Task requirements
For the entries below, the expected answer is the line with "cute australian shepherd", the line with "Red themed flowers", and every line between them, exactly as written, and nothing more.

Material for this task

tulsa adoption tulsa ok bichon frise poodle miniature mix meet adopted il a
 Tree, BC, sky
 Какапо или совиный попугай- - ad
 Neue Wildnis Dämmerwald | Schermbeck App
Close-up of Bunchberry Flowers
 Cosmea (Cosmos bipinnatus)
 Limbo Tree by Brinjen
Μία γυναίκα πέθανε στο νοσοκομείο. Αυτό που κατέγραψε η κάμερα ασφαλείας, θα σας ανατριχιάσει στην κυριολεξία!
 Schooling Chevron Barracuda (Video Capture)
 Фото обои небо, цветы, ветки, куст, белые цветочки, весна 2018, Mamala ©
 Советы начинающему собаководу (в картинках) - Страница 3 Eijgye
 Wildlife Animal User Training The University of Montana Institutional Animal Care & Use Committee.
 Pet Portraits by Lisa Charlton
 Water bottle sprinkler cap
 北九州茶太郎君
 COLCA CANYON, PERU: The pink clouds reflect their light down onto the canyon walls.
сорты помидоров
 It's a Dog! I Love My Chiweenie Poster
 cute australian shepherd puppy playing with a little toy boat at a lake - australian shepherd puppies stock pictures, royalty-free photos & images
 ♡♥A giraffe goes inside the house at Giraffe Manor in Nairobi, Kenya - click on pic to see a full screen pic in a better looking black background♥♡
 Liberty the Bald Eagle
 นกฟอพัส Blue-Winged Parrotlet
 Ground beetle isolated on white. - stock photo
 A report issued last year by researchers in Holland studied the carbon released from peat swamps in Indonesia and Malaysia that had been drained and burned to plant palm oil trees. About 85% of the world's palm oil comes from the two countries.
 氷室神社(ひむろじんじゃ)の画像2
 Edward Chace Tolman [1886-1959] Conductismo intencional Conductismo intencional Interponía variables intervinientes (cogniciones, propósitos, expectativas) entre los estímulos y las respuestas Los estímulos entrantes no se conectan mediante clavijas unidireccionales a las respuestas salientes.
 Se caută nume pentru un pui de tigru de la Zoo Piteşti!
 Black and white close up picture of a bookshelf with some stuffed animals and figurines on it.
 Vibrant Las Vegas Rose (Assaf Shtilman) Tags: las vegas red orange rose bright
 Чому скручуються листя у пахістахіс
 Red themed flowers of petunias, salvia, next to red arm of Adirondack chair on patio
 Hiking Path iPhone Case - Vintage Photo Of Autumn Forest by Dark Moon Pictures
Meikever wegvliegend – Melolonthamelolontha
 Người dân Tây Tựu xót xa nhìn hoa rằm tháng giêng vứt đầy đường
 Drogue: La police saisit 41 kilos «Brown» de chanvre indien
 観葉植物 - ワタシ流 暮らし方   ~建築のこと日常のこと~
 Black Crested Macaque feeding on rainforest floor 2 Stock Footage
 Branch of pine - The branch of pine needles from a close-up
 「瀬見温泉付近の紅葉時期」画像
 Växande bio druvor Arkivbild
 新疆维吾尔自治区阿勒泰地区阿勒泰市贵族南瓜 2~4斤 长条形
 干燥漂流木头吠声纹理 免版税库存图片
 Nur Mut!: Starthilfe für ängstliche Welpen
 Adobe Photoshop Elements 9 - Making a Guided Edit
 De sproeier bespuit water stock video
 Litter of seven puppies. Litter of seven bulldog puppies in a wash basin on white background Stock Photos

Solution to the problem
 cute australian shepherd puppy playing with a little toy boat at a lake - australian shepherd puppies stock pictures, royalty-free photos & images
 ♡♥A giraffe goes inside the house at Giraffe Manor in Nairobi, Kenya - click on pic to see a full screen pic in a better looking black background♥♡
 Liberty the Bald Eagle
 นกฟอพัส Blue-Winged Parrotlet
 Ground beetle isolated on white. - stock photo
 A report issued last year by researchers in Holland studied the carbon released from peat swamps in Indonesia and Malaysia that had been drained and burned to plant palm oil trees. About 85% of the world's palm oil comes from the two countries.
 氷室神社(ひむろじんじゃ)の画像2
 Edward Chace Tolman [1886-1959] Conductismo intencional Conductismo intencional Interponía variables intervinientes (cogniciones, propósitos, expectativas) entre los estímulos y las respuestas Los estímulos entrantes no se conectan mediante clavijas unidireccionales a las respuestas salientes.
 Se caută nume pentru un pui de tigru de la Zoo Piteşti!
 Black and white close up picture of a bookshelf with some stuffed animals and figurines on it.
 Vibrant Las Vegas Rose (Assaf Shtilman) Tags: las vegas red orange rose bright
 Чому скручуються листя у пахістахіс
 Red themed flowers of petunias, salvia, next to red arm of Adirondack chair on patio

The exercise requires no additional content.